Give a verbatim copy of the lines below, minus the pictures.

- Opening Delimiter -

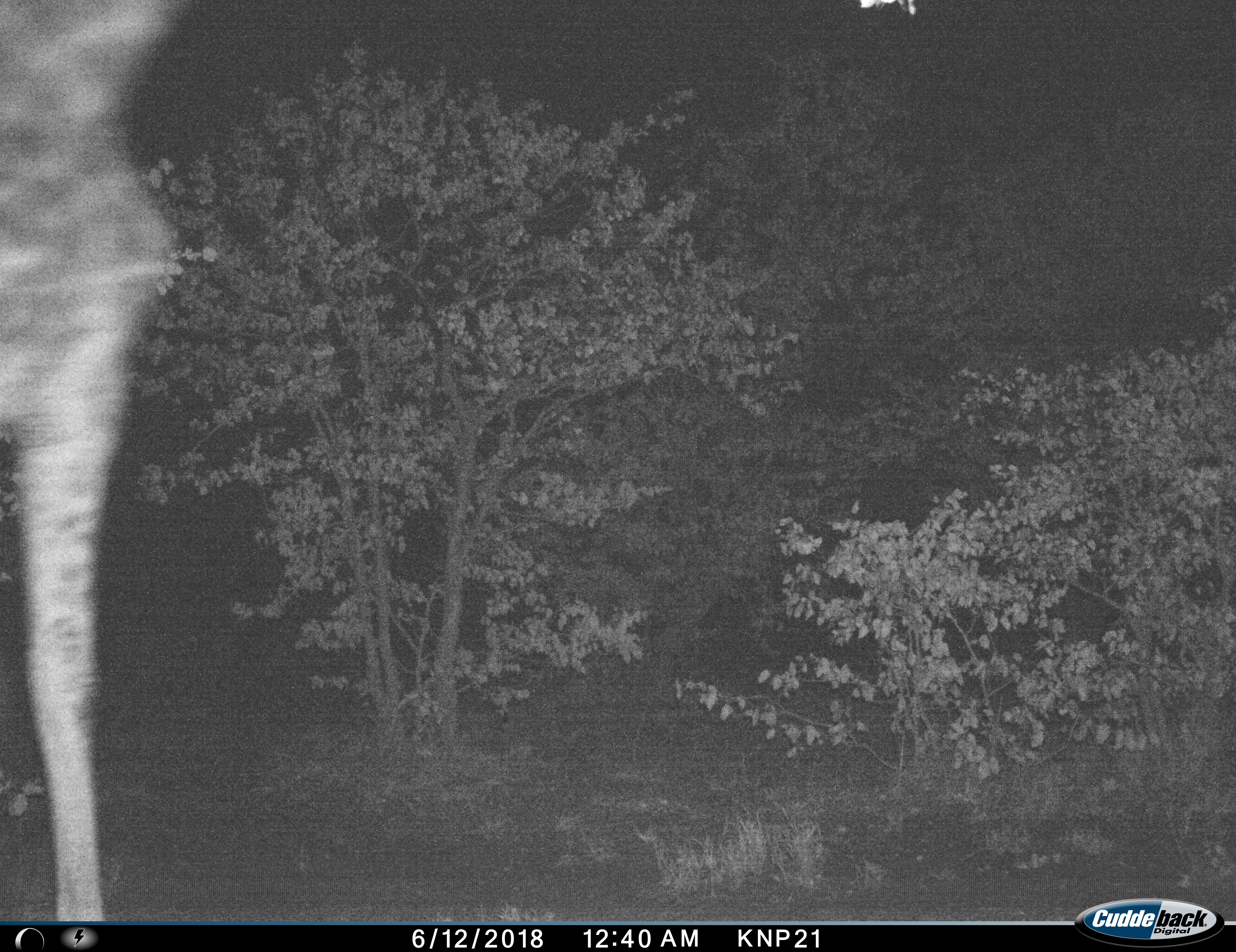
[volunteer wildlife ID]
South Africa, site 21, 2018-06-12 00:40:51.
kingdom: Animalia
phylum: Chordata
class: Mammalia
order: Artiodactyla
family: Giraffidae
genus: Giraffa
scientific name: Giraffa camelopardalis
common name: giraffe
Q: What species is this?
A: Giraffe (Giraffa camelopardalis).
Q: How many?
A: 1.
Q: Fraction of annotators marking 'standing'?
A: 60%.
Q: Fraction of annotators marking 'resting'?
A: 0%.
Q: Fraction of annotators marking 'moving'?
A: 40%.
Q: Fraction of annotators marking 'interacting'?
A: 0%.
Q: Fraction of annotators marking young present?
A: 0%.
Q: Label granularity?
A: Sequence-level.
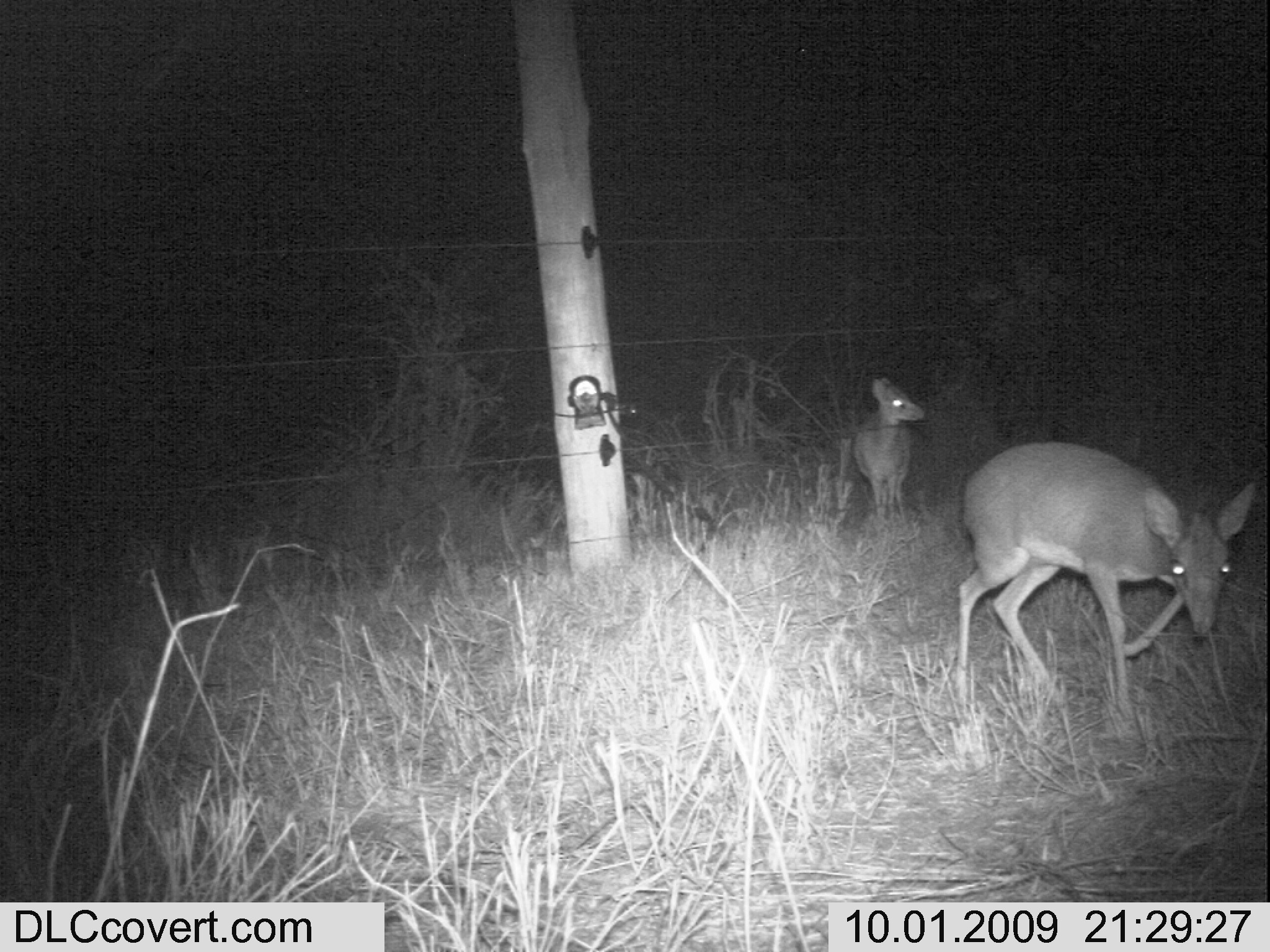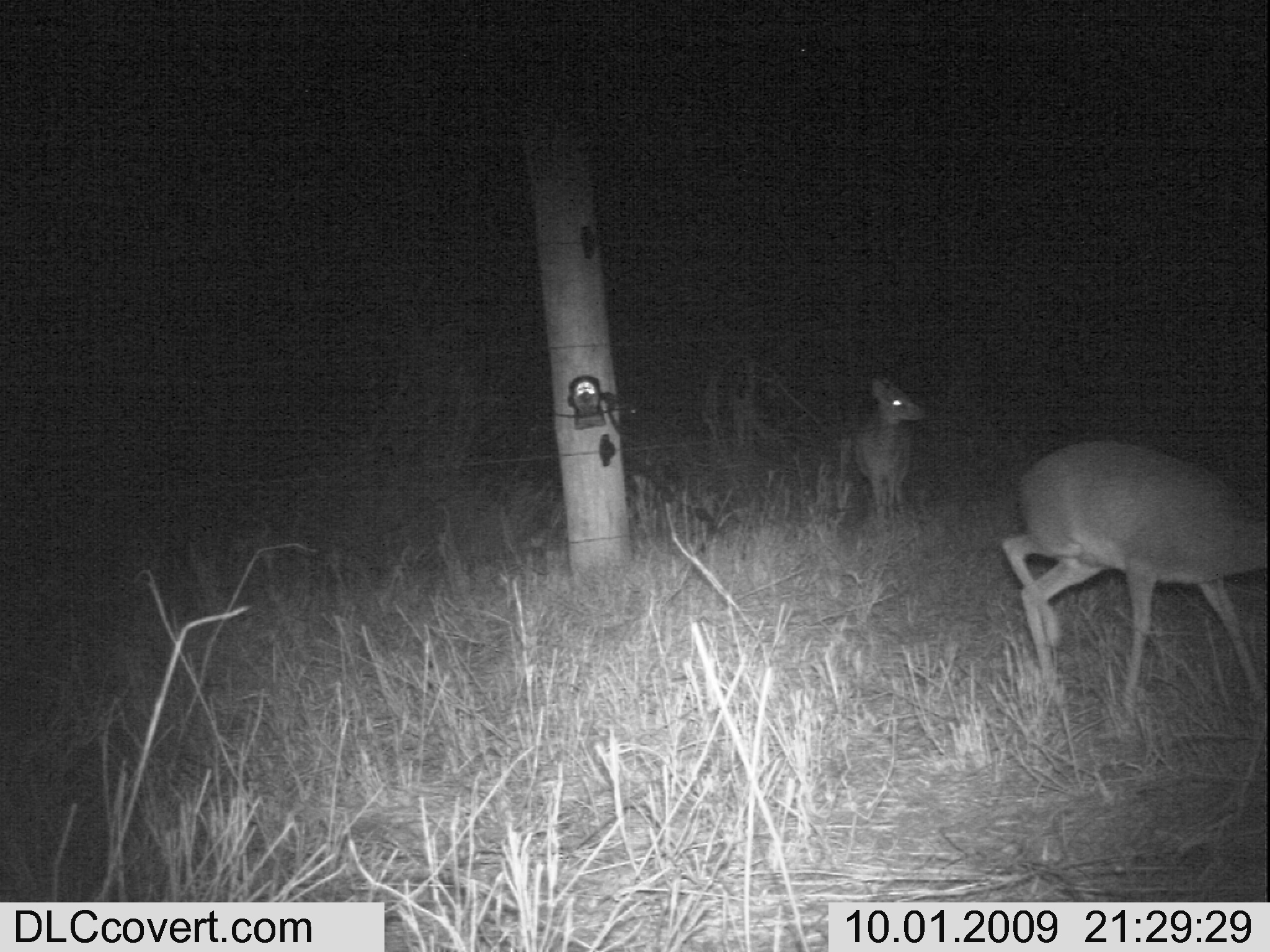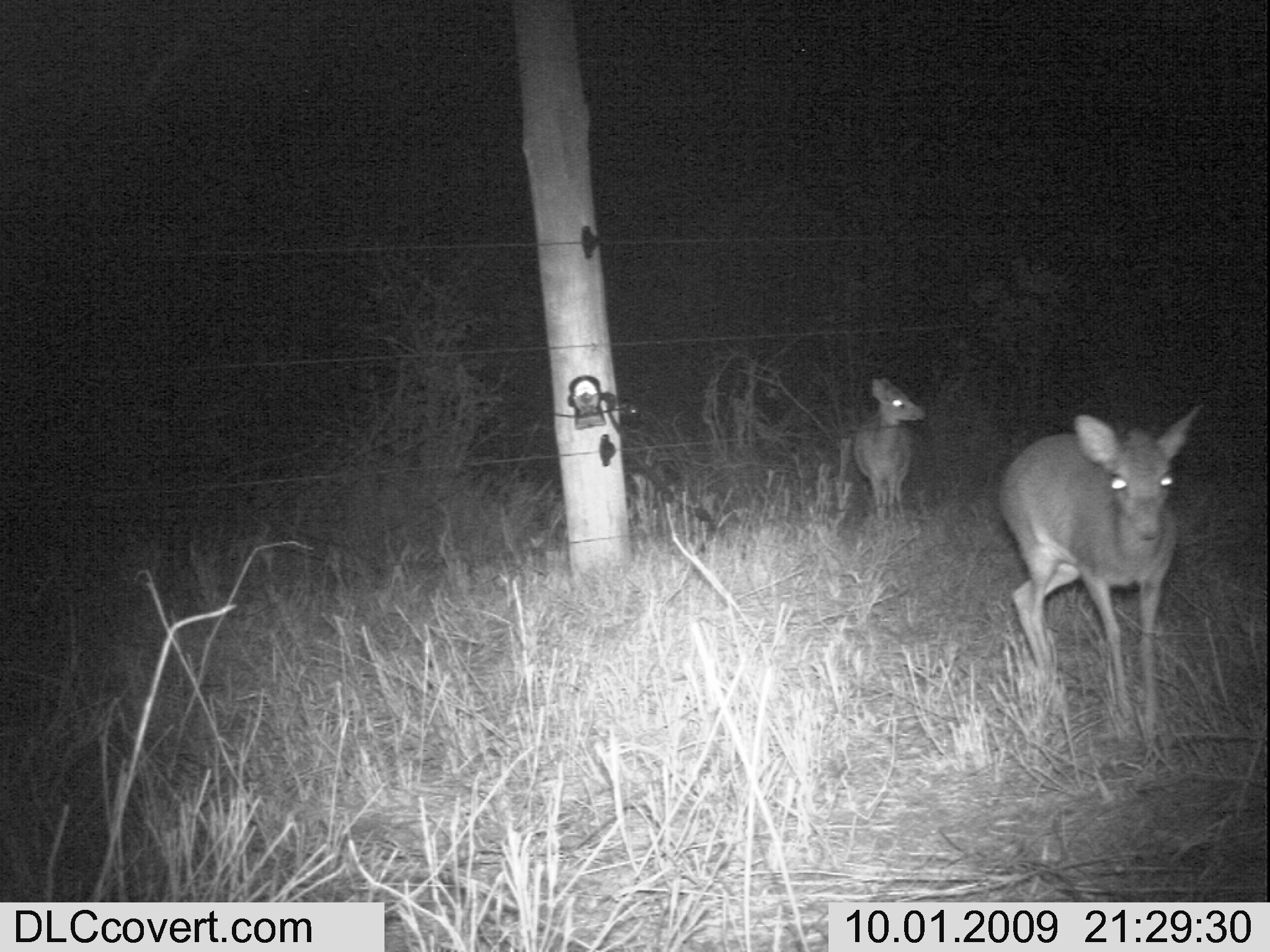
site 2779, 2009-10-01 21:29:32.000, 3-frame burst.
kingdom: Animalia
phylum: Chordata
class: Mammalia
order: Artiodactyla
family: Bovidae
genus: Madoqua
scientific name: Madoqua guentheri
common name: günther's dik-dik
Madoqua guentheri (günther's dik-dik), count 2.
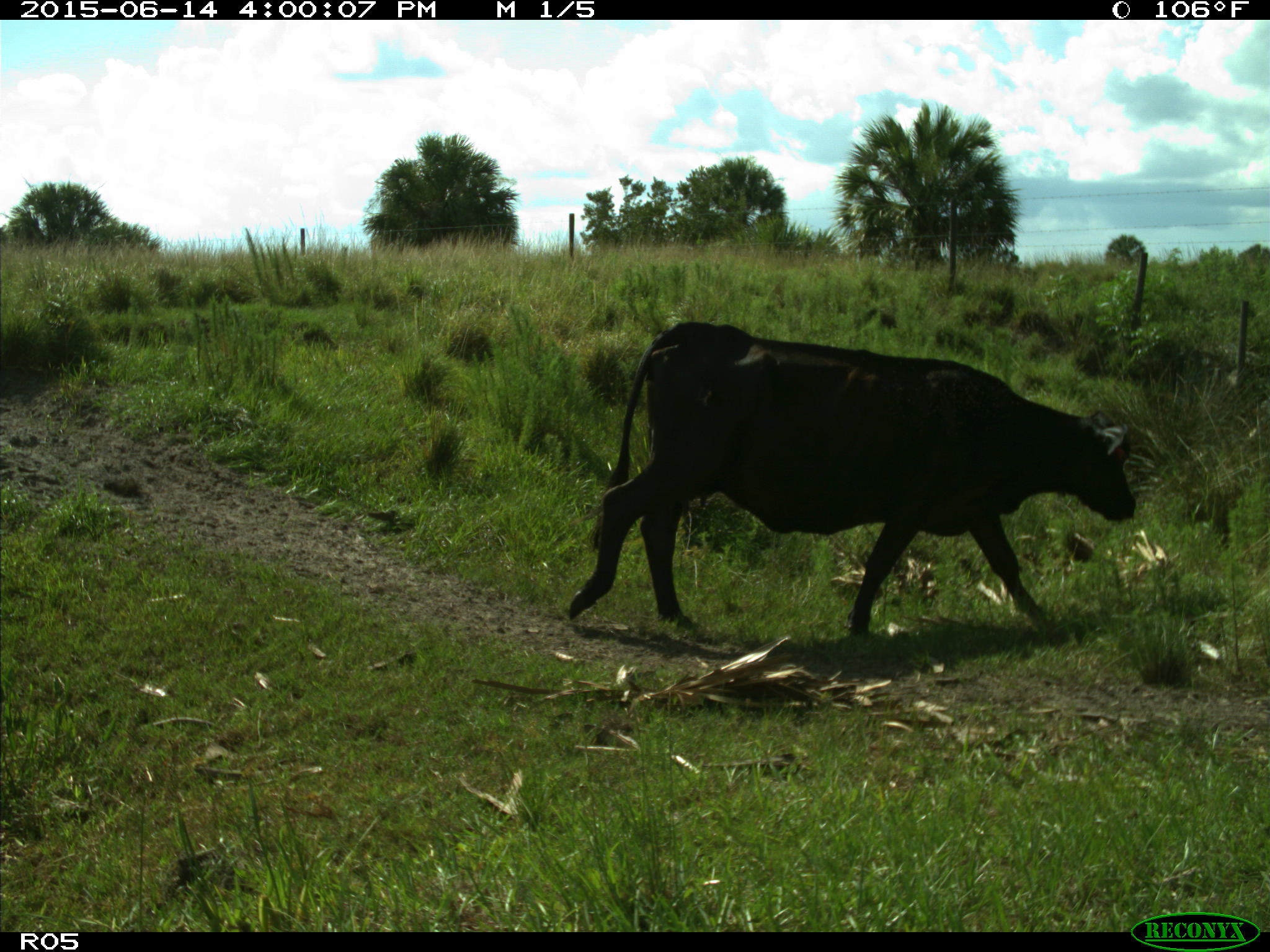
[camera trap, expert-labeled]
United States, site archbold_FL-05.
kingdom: Animalia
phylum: Chordata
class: Mammalia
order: Artiodactyla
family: Bovidae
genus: Bos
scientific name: Bos taurus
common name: domestic cow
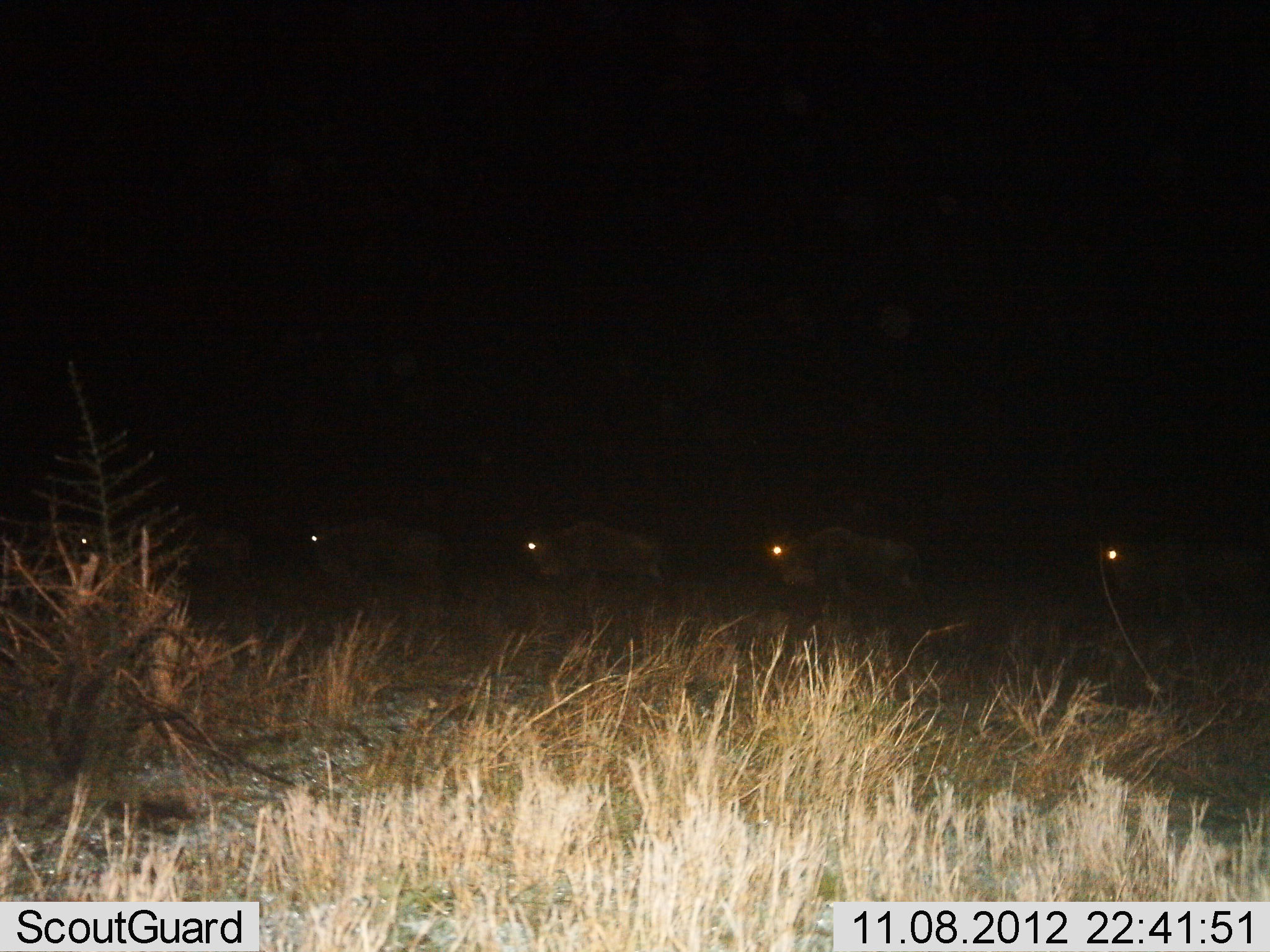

- Closing Delimiter -

▸ **RESULT OF THE EXERCISE**
[volunteer wildlife ID]
South Africa, site 21, 2018-06-12 00:40:51.
kingdom: Animalia
phylum: Chordata
class: Mammalia
order: Artiodactyla
family: Giraffidae
genus: Giraffa
scientific name: Giraffa camelopardalis
common name: giraffe
Q: What species is this?
A: Giraffe (Giraffa camelopardalis).
Q: How many?
A: 1.
Q: Fraction of annotators marking 'standing'?
A: 60%.
Q: Fraction of annotators marking 'resting'?
A: 0%.
Q: Fraction of annotators marking 'moving'?
A: 40%.
Q: Fraction of annotators marking 'interacting'?
A: 0%.
Q: Fraction of annotators marking young present?
A: 0%.
Q: Label granularity?
A: Sequence-level.
site 2779, 2009-10-01 21:29:32.000, 3-frame burst.
kingdom: Animalia
phylum: Chordata
class: Mammalia
order: Artiodactyla
family: Bovidae
genus: Madoqua
scientific name: Madoqua guentheri
common name: günther's dik-dik
Madoqua guentheri (günther's dik-dik), count 2.
[camera trap, expert-labeled]
United States, site archbold_FL-05.
kingdom: Animalia
phylum: Chordata
class: Mammalia
order: Artiodactyla
family: Bovidae
genus: Bos
scientific name: Bos taurus
common name: domestic cow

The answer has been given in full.